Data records
● ● ● ●

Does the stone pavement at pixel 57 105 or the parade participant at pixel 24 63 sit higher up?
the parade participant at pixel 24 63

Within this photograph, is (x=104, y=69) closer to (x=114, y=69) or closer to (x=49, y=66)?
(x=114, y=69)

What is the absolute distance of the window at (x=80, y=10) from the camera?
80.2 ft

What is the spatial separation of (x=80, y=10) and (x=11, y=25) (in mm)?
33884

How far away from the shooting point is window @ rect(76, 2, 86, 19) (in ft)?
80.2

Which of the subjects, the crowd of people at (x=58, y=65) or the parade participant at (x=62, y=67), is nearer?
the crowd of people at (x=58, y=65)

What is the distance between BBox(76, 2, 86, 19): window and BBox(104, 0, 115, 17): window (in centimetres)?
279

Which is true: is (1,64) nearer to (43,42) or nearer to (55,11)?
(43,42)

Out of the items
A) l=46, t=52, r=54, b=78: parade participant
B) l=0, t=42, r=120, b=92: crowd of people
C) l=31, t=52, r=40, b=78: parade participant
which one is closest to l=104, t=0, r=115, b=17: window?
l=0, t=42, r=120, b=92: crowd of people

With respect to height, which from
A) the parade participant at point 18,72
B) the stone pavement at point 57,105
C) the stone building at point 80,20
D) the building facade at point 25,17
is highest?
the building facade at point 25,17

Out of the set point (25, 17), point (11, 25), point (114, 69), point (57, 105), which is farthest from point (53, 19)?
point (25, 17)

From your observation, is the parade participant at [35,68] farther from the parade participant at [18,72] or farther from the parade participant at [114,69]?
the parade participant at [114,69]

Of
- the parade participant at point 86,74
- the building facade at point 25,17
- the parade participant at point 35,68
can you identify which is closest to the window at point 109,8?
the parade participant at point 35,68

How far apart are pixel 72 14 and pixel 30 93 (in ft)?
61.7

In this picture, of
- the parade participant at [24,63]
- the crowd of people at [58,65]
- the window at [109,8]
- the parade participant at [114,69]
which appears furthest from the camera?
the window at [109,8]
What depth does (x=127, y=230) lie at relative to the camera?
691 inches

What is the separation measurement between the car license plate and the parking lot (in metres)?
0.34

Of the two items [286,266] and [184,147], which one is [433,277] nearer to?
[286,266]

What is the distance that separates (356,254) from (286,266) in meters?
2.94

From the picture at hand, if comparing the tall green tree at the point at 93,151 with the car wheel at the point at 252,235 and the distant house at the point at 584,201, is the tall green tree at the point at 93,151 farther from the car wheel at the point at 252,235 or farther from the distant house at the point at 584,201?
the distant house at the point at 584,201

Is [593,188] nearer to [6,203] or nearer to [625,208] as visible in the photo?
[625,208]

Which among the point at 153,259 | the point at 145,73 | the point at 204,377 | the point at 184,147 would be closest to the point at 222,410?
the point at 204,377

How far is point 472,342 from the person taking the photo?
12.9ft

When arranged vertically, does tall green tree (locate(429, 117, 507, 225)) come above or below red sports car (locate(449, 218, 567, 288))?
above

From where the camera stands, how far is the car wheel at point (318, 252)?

● ● ● ●

== PROBLEM DESCRIPTION ==
From the records above, extract every entry exactly as given.

== FINISHED EXERCISE ==
Does the stone pavement at pixel 57 105 or the parade participant at pixel 24 63 sit higher up?
the parade participant at pixel 24 63

Within this photograph, is (x=104, y=69) closer to (x=114, y=69) or closer to (x=49, y=66)?
(x=114, y=69)

What is the absolute distance of the window at (x=80, y=10) from the camera?
80.2 ft

What is the spatial separation of (x=80, y=10) and (x=11, y=25) (in mm)?
33884

How far away from the shooting point is window @ rect(76, 2, 86, 19) (in ft)?
80.2

Which of the subjects, the crowd of people at (x=58, y=65) or the parade participant at (x=62, y=67), is nearer?
the crowd of people at (x=58, y=65)

What is the distance between BBox(76, 2, 86, 19): window and BBox(104, 0, 115, 17): window (in centimetres)?
279

Which is true: is (1,64) nearer to (43,42) or nearer to (55,11)?
(43,42)

Out of the items
A) l=46, t=52, r=54, b=78: parade participant
B) l=0, t=42, r=120, b=92: crowd of people
C) l=31, t=52, r=40, b=78: parade participant
which one is closest to l=104, t=0, r=115, b=17: window?
l=0, t=42, r=120, b=92: crowd of people

With respect to height, which from
A) the parade participant at point 18,72
B) the stone pavement at point 57,105
C) the stone building at point 80,20
D) the building facade at point 25,17
is highest?
the building facade at point 25,17

Out of the set point (25, 17), point (11, 25), point (114, 69), point (57, 105), which is farthest from point (53, 19)?
point (25, 17)

From your observation, is the parade participant at [35,68] farther from the parade participant at [18,72] or farther from the parade participant at [114,69]?
the parade participant at [114,69]

Of
- the parade participant at point 86,74
- the building facade at point 25,17
- the parade participant at point 35,68
can you identify which is closest to the window at point 109,8?
the parade participant at point 35,68

How far apart are pixel 72 14 and pixel 30 93 (in ft)?
61.7

In this picture, of
- the parade participant at [24,63]
- the crowd of people at [58,65]
- the window at [109,8]
- the parade participant at [114,69]
which appears furthest from the camera?
the window at [109,8]
What depth does (x=127, y=230) lie at relative to the camera?
691 inches

What is the separation measurement between the car license plate and the parking lot (in metres)?
0.34

Of the two items [286,266] and [184,147], which one is [433,277] nearer to?
[286,266]

What is the distance that separates (356,254) from (286,266) in meters?
2.94

From the picture at hand, if comparing the tall green tree at the point at 93,151 with the car wheel at the point at 252,235 and the distant house at the point at 584,201, is the tall green tree at the point at 93,151 farther from the car wheel at the point at 252,235 or farther from the distant house at the point at 584,201?
the distant house at the point at 584,201

Is [593,188] nearer to [6,203] or nearer to [625,208] as visible in the photo?
[625,208]

Which among the point at 153,259 | the point at 145,73 | the point at 204,377 | the point at 184,147 would be closest to the point at 222,410?
the point at 204,377

How far is point 472,342 from the person taking the photo?
12.9ft

When arranged vertically, does tall green tree (locate(429, 117, 507, 225)) come above or below red sports car (locate(449, 218, 567, 288))?
above

From where the camera stands, how far is the car wheel at point (318, 252)?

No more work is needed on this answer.